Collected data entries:
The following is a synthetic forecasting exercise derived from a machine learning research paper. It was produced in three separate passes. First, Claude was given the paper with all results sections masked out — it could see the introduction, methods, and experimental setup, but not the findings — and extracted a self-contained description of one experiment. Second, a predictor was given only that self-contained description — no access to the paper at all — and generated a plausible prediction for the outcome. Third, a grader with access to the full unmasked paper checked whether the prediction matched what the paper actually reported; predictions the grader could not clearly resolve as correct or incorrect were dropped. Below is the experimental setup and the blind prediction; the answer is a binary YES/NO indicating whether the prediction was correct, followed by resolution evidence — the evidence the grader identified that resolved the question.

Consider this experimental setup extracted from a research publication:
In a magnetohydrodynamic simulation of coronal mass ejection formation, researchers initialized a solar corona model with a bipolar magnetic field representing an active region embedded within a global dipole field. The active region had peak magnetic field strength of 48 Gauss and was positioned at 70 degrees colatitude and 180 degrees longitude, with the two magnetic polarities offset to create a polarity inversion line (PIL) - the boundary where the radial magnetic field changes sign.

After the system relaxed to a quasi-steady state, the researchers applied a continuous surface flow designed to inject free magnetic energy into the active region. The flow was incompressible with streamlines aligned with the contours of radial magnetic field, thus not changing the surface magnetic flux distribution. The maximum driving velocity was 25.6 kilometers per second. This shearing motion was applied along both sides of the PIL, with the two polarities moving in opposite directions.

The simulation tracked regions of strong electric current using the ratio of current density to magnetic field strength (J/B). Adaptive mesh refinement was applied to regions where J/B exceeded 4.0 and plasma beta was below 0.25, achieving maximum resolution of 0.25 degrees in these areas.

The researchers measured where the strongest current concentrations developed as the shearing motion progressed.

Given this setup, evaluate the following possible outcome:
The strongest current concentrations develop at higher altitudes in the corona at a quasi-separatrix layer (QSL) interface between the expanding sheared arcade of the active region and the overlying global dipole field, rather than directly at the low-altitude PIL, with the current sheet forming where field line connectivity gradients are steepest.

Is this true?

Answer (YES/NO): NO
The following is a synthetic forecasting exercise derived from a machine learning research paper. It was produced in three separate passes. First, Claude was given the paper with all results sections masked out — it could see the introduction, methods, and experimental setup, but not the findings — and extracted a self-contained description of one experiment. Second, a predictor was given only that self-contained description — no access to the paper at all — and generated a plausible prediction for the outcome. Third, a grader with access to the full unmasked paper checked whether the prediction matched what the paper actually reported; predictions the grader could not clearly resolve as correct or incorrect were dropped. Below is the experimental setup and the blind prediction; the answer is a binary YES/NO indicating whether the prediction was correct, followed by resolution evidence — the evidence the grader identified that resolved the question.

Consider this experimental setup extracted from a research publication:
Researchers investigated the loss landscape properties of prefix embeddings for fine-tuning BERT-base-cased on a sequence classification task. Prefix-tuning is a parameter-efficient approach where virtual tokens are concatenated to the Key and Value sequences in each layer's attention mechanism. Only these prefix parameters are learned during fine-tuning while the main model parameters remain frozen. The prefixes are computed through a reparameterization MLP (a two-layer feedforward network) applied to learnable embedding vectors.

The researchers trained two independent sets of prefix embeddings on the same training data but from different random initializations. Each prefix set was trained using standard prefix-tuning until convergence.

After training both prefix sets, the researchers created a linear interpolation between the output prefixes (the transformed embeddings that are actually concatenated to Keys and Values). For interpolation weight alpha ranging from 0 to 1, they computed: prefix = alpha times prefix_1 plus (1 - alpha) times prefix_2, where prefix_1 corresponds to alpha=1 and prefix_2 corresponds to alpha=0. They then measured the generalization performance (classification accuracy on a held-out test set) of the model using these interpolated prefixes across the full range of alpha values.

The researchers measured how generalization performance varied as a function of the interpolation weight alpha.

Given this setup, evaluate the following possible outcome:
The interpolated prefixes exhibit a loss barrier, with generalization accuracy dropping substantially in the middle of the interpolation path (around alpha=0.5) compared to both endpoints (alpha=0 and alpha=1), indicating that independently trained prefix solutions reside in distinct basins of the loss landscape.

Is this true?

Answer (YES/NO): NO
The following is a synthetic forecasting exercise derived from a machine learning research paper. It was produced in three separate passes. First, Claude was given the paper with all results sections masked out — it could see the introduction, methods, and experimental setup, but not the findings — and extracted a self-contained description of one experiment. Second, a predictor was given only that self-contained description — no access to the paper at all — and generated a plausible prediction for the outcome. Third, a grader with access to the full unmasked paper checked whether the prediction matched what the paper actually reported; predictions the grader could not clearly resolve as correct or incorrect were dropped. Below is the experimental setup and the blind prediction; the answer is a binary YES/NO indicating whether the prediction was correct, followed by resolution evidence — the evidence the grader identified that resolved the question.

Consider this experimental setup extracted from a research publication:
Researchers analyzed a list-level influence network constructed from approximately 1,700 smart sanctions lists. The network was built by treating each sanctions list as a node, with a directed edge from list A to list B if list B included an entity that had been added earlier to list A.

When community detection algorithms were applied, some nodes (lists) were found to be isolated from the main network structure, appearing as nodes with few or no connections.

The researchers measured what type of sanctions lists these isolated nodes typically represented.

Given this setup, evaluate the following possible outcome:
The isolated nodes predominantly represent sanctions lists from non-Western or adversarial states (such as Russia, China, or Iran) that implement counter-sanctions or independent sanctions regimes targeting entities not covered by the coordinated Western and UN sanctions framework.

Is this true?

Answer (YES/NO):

EXERCISE DETAILS: Nothing should be left out. Reproduce all the entries precisely.

RESPONSE AREA:
The following is a synthetic forecasting exercise derived from a machine learning research paper. It was produced in three separate passes. First, Claude was given the paper with all results sections masked out — it could see the introduction, methods, and experimental setup, but not the findings — and extracted a self-contained description of one experiment. Second, a predictor was given only that self-contained description — no access to the paper at all — and generated a plausible prediction for the outcome. Third, a grader with access to the full unmasked paper checked whether the prediction matched what the paper actually reported; predictions the grader could not clearly resolve as correct or incorrect were dropped. Below is the experimental setup and the blind prediction; the answer is a binary YES/NO indicating whether the prediction was correct, followed by resolution evidence — the evidence the grader identified that resolved the question.

Consider this experimental setup extracted from a research publication:
In a magnetohydrodynamic simulation of coronal mass ejection formation, researchers initialized a solar corona model with a bipolar magnetic field representing an active region embedded within a global dipole field. The active region had peak magnetic field strength of 48 Gauss and was positioned at 70 degrees colatitude and 180 degrees longitude, with the two magnetic polarities offset to create a polarity inversion line (PIL) - the boundary where the radial magnetic field changes sign.

After the system relaxed to a quasi-steady state, the researchers applied a continuous surface flow designed to inject free magnetic energy into the active region. The flow was incompressible with streamlines aligned with the contours of radial magnetic field, thus not changing the surface magnetic flux distribution. The maximum driving velocity was 25.6 kilometers per second. This shearing motion was applied along both sides of the PIL, with the two polarities moving in opposite directions.

The simulation tracked regions of strong electric current using the ratio of current density to magnetic field strength (J/B). Adaptive mesh refinement was applied to regions where J/B exceeded 4.0 and plasma beta was below 0.25, achieving maximum resolution of 0.25 degrees in these areas.

The researchers measured where the strongest current concentrations developed as the shearing motion progressed.

Given this setup, evaluate the following possible outcome:
The strongest current concentrations develop at higher altitudes in the corona at a quasi-separatrix layer (QSL) interface between the expanding sheared arcade of the active region and the overlying global dipole field, rather than directly at the low-altitude PIL, with the current sheet forming where field line connectivity gradients are steepest.

Is this true?

Answer (YES/NO): NO
The following is a synthetic forecasting exercise derived from a machine learning research paper. It was produced in three separate passes. First, Claude was given the paper with all results sections masked out — it could see the introduction, methods, and experimental setup, but not the findings — and extracted a self-contained description of one experiment. Second, a predictor was given only that self-contained description — no access to the paper at all — and generated a plausible prediction for the outcome. Third, a grader with access to the full unmasked paper checked whether the prediction matched what the paper actually reported; predictions the grader could not clearly resolve as correct or incorrect were dropped. Below is the experimental setup and the blind prediction; the answer is a binary YES/NO indicating whether the prediction was correct, followed by resolution evidence — the evidence the grader identified that resolved the question.

Consider this experimental setup extracted from a research publication:
Researchers investigated the loss landscape properties of prefix embeddings for fine-tuning BERT-base-cased on a sequence classification task. Prefix-tuning is a parameter-efficient approach where virtual tokens are concatenated to the Key and Value sequences in each layer's attention mechanism. Only these prefix parameters are learned during fine-tuning while the main model parameters remain frozen. The prefixes are computed through a reparameterization MLP (a two-layer feedforward network) applied to learnable embedding vectors.

The researchers trained two independent sets of prefix embeddings on the same training data but from different random initializations. Each prefix set was trained using standard prefix-tuning until convergence.

After training both prefix sets, the researchers created a linear interpolation between the output prefixes (the transformed embeddings that are actually concatenated to Keys and Values). For interpolation weight alpha ranging from 0 to 1, they computed: prefix = alpha times prefix_1 plus (1 - alpha) times prefix_2, where prefix_1 corresponds to alpha=1 and prefix_2 corresponds to alpha=0. They then measured the generalization performance (classification accuracy on a held-out test set) of the model using these interpolated prefixes across the full range of alpha values.

The researchers measured how generalization performance varied as a function of the interpolation weight alpha.

Given this setup, evaluate the following possible outcome:
The interpolated prefixes exhibit a loss barrier, with generalization accuracy dropping substantially in the middle of the interpolation path (around alpha=0.5) compared to both endpoints (alpha=0 and alpha=1), indicating that independently trained prefix solutions reside in distinct basins of the loss landscape.

Is this true?

Answer (YES/NO): NO
The following is a synthetic forecasting exercise derived from a machine learning research paper. It was produced in three separate passes. First, Claude was given the paper with all results sections masked out — it could see the introduction, methods, and experimental setup, but not the findings — and extracted a self-contained description of one experiment. Second, a predictor was given only that self-contained description — no access to the paper at all — and generated a plausible prediction for the outcome. Third, a grader with access to the full unmasked paper checked whether the prediction matched what the paper actually reported; predictions the grader could not clearly resolve as correct or incorrect were dropped. Below is the experimental setup and the blind prediction; the answer is a binary YES/NO indicating whether the prediction was correct, followed by resolution evidence — the evidence the grader identified that resolved the question.

Consider this experimental setup extracted from a research publication:
Researchers analyzed a list-level influence network constructed from approximately 1,700 smart sanctions lists. The network was built by treating each sanctions list as a node, with a directed edge from list A to list B if list B included an entity that had been added earlier to list A.

When community detection algorithms were applied, some nodes (lists) were found to be isolated from the main network structure, appearing as nodes with few or no connections.

The researchers measured what type of sanctions lists these isolated nodes typically represented.

Given this setup, evaluate the following possible outcome:
The isolated nodes predominantly represent sanctions lists from non-Western or adversarial states (such as Russia, China, or Iran) that implement counter-sanctions or independent sanctions regimes targeting entities not covered by the coordinated Western and UN sanctions framework.

Is this true?

Answer (YES/NO):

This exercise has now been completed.